UNITED NATIONS -- What has Hans Blix uncovered during more than four months of weapons inspections in Iraq? Not an awful lot, according to his latest report, which nonetheless runs 173 dense pages.
Former U.N. inspectors say it is not surprising. The new experts who arrived in November are far less experienced in the ways of chemical warfare than their predecessors, and they have far less time.
And, like the inspectors who arrived after the 1991 Persian Gulf War, these experts work in the surreal atmosphere of being misled by the Iraqis who are required to help them.
"It took us 4 1/2 years to find they had a biological weapons program," said former inspector Terence Taylor, a retired British Army colonel. "It's ridiculous to think that this can be done in a few months."
A separate document on chemical agents was delivered by Iraq to inspectors on Friday, but its contents haven't been made public. On Monday, Blix will present yet another report to the Security Council, this one laying out a work schedule for inspectors in Iraq.

######

PROBLEM:
Resume the news report on the U.N. weapons inspections in Iraq, starting after its final sentence about Blix's report laying out a work schedule for inspectors. The listing that comes next has no connection to the news report on the Iraq weapons inspections.

[Dataset records]
######

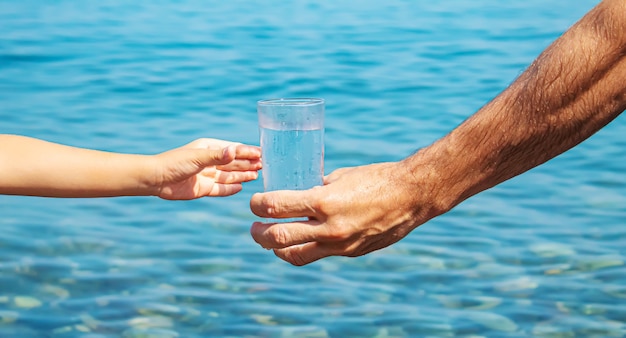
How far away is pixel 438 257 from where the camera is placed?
5422 mm

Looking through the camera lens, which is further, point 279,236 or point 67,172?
point 67,172

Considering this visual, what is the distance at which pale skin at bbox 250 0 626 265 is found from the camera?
2744 mm

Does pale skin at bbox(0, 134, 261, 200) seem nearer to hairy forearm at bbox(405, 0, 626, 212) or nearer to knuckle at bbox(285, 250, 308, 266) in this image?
knuckle at bbox(285, 250, 308, 266)

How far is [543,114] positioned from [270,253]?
292cm

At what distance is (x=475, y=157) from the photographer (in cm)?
291

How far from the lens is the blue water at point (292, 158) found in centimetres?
261

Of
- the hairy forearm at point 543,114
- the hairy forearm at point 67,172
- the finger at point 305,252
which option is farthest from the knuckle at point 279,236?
the hairy forearm at point 67,172

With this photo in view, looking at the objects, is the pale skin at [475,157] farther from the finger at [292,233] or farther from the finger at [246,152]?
the finger at [246,152]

######

RESULT OF THE TASK:
"It's all a charade, as far as I'm concerned," said Richard Spertzel, former head investigator for biochemical weapons under the United Nations Special Committee (UNSCOM), the previous inspection team, who made 40 trips to Iraq before inspectors left the country in 1998.
"So they've agreed to destroy Al Samoud 2 missiles and maybe once every few days they let them talk to a scientist," Spertzel said. "At that rate, maybe in 2103, we'll get Iraq disarmed."
'Wild goose chase'
There are about 150 inspectors and staff currently in Iraq. Before the current round of inspections began in November, the country had not been monitored since 1998, when UNSCOM chief weapons inspector Richard Butler ordered inspectors to leave Iraq without consulting the Security Council.
Butler's aggressive team had fallen apart amid accusations that inspectors were spying for Israel and the United States. That taint, former inspectors said, resulted in many UNSCOM observers not being allowed into Iraq with Blix's new team.
"There is a lack of expertise," said Jonathan Tucker, a former inspector. Most of the new inspectors "came from chemical or biochemical technology and had no experience with weapons systems."
The inspectors are not identified to protect their safety and credibility. Tucker said a good friend is on the new team and describes his efforts as "running from one wild goose chase to another because the intelligence they're getting is just terrible."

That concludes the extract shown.